If you do try to keep your employer based health insurance and if your employer is willing to offer it, you will be taxed on the value of the insurance.

From Bob Herbert:
“The McCain plan will force millions of Americans into the weakest segment of the private insurance system — the nongroup market — where cost-sharing is high, covered services are limited and people will lose access to benefits they have now.”

The net effect of the plan, the study said, “almost certainly will be to increase family costs for medical care.”

Under the McCain plan (now the McCain-Palin plan) employees who continue to receive employer-paid health benefits would look at their pay stubs each week or each month and find that additional money had been withheld to cover the taxes on the value of their benefits.

While there might be less money in the paycheck, that would not be anything to worry about, according to Senator McCain. That’s because the government would be offering all taxpayers a refundable tax credit — $2,500 for a single worker and $5,000 per family — to be used “to help pay for your health care.”

You may think this is a good move or a bad one — but it’s a monumental change in the way health coverage would be provided to scores of millions of Americans. Why not more attention?

The whole idea of the McCain plan is to get families out of employer-paid health coverage and into the health insurance marketplace, where naked competition is supposed to take care of all ills. (We’re seeing in the Bear Stearns, Fannie Mae, Freddie Mac, Lehman Brothers and Merrill Lynch fiascos just how well the unfettered marketplace has been working.)

Taxing employer-paid health benefits is the first step in this transition, the equivalent of injecting poison into the system. It’s the beginning of the end.

When younger, healthier workers start seeing additional taxes taken out of their paychecks, some (perhaps many) will opt out of the employer-based plans — either to buy cheaper insurance on their own or to go without coverage.

That will leave employers with a pool of older, less healthy workers to cover. That coverage will necessarily be more expensive, which will encourage more and more employers to give up on the idea of providing coverage at all.
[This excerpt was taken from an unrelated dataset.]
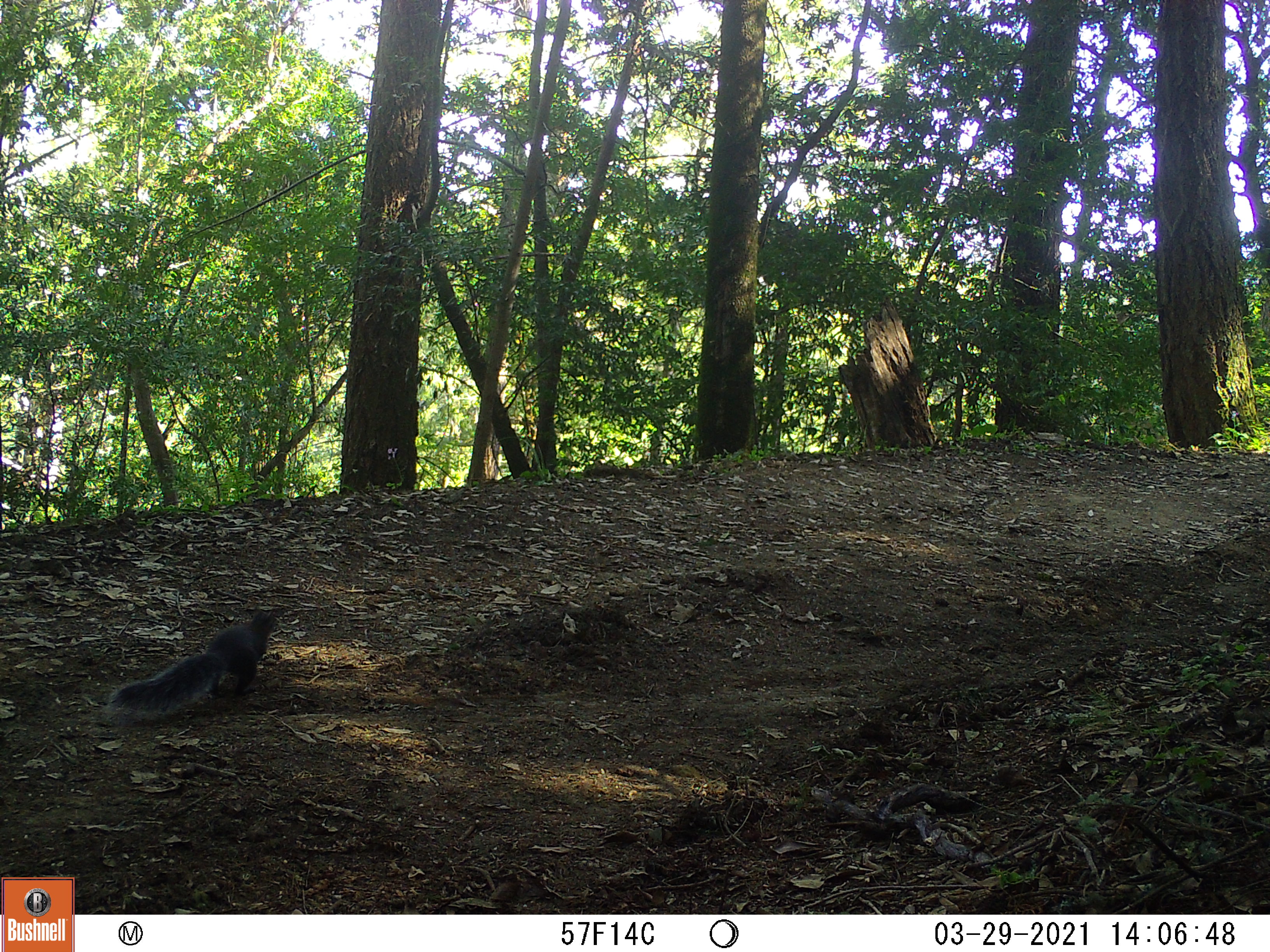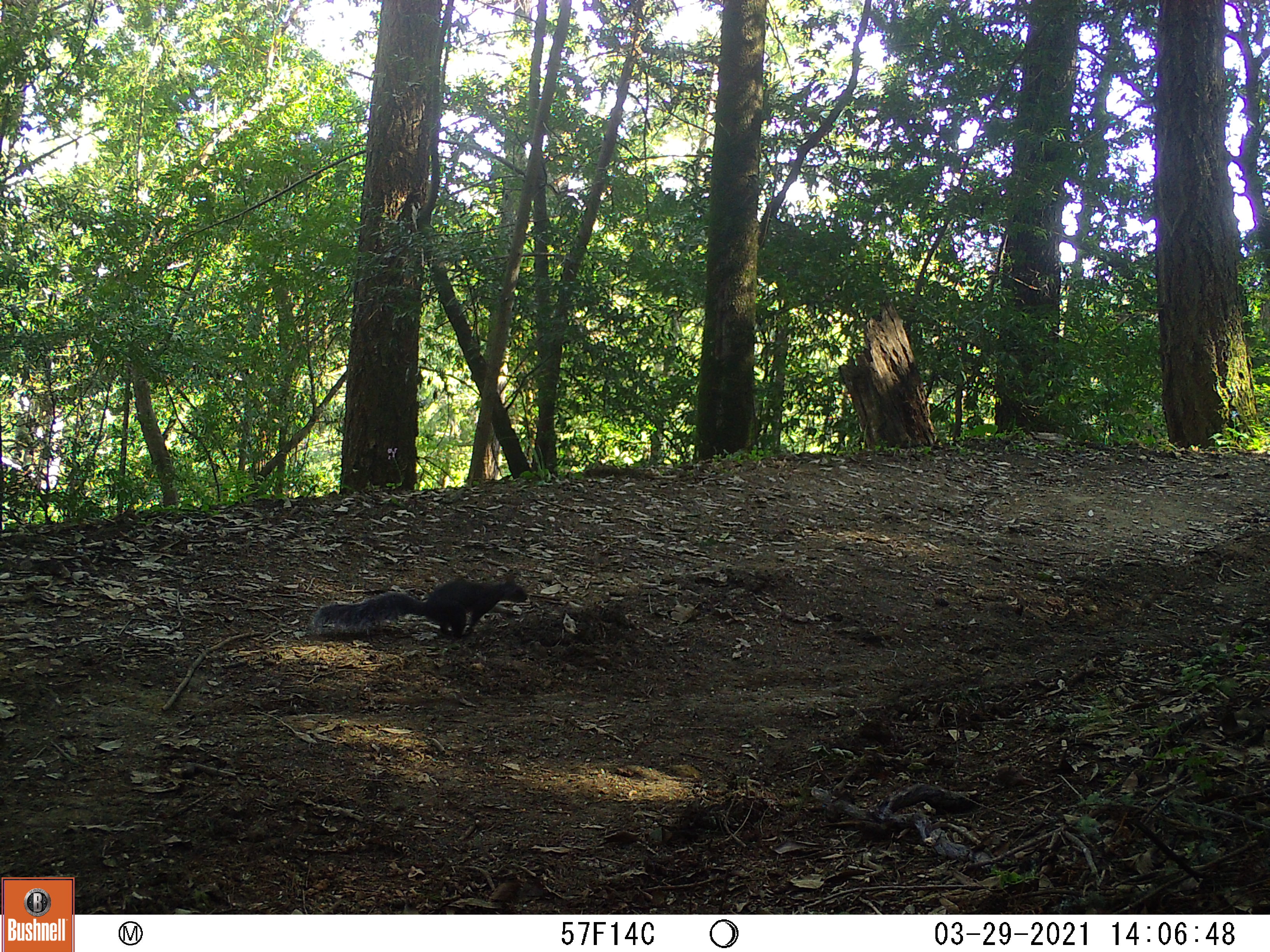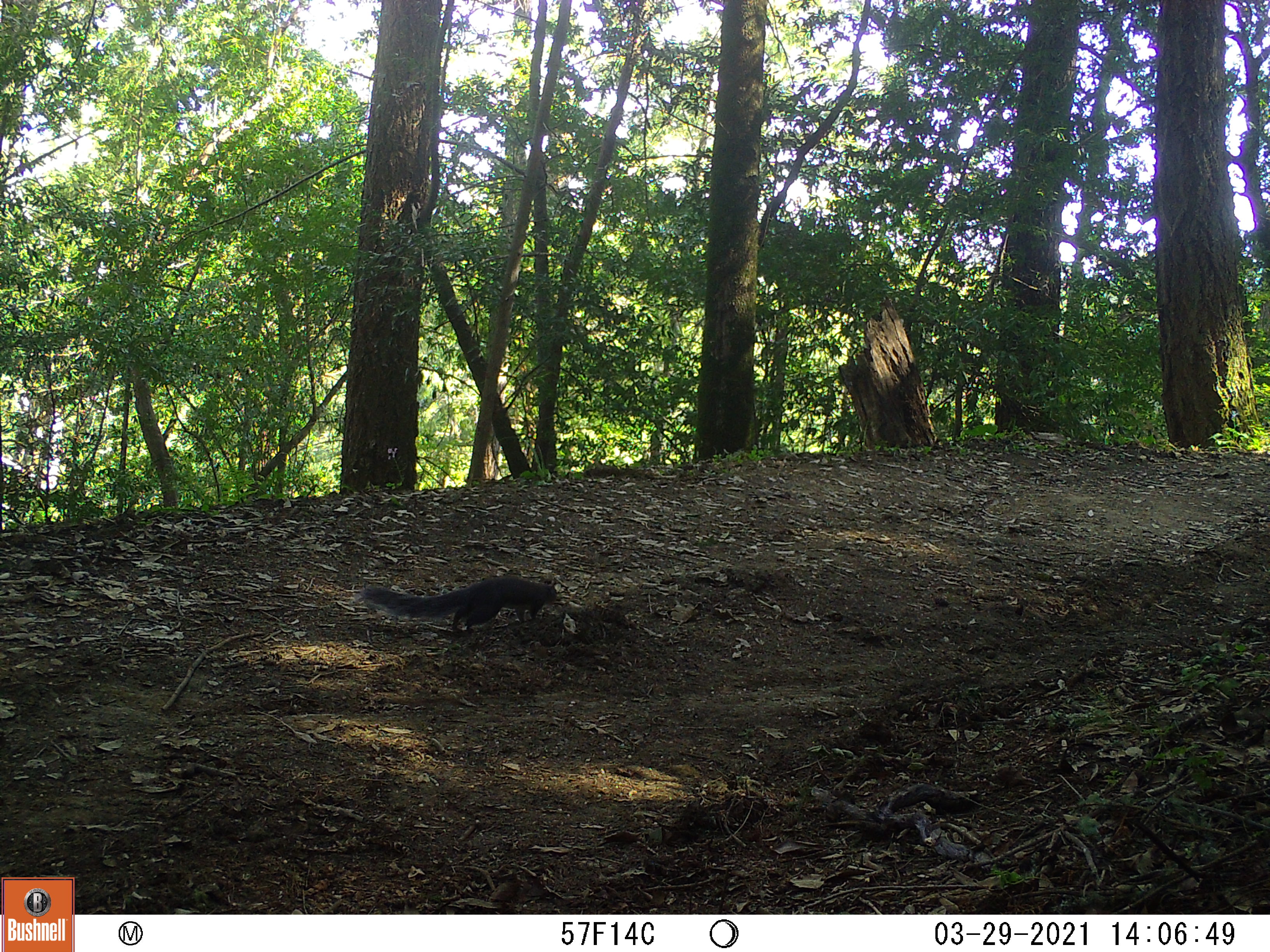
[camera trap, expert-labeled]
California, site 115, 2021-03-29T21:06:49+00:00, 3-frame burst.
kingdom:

The upshot is that many more Americans — millions more — will find themselves on their own in the bewildering and often treacherous health insurance marketplace. As Senator McCain has said: “I believe the key to real reform is to restore control over our health care system to the patients themselves.”
Is there any "theory" regarding how this will somehow "improve" the system for providing health care? Yeah, there is. Deregulation. Let the "customer" decide what he'll buy.
This entire McCain health insurance transformation is right out of the right-wing Republicans’ ideological playbook: fewer regulations; let the market decide; and send unsophisticated consumers into the crucible alone.
Only I don't buy health care. I go to a physician and the physician tells me what I need, then we try to get it paid for somehow.

My insurance company is then given the right to refuse to pay for whatever reason they can dream up. This is long after they have been paid for the insurance they are supposed to be offering. They sold a promise to pay when services were needed, but they can only make money either by either over-charging for the insurance in the first place, or by refusing to pay for health care when it is demanded by the physicians.

The idea that I have any control over what medical care I will need is ludicrous. But that's the theory the multimillionaire husband of a very wealthy beer distributorship heiress is working on. But he has Congressional health care benefits. McCain doesn't have a clue.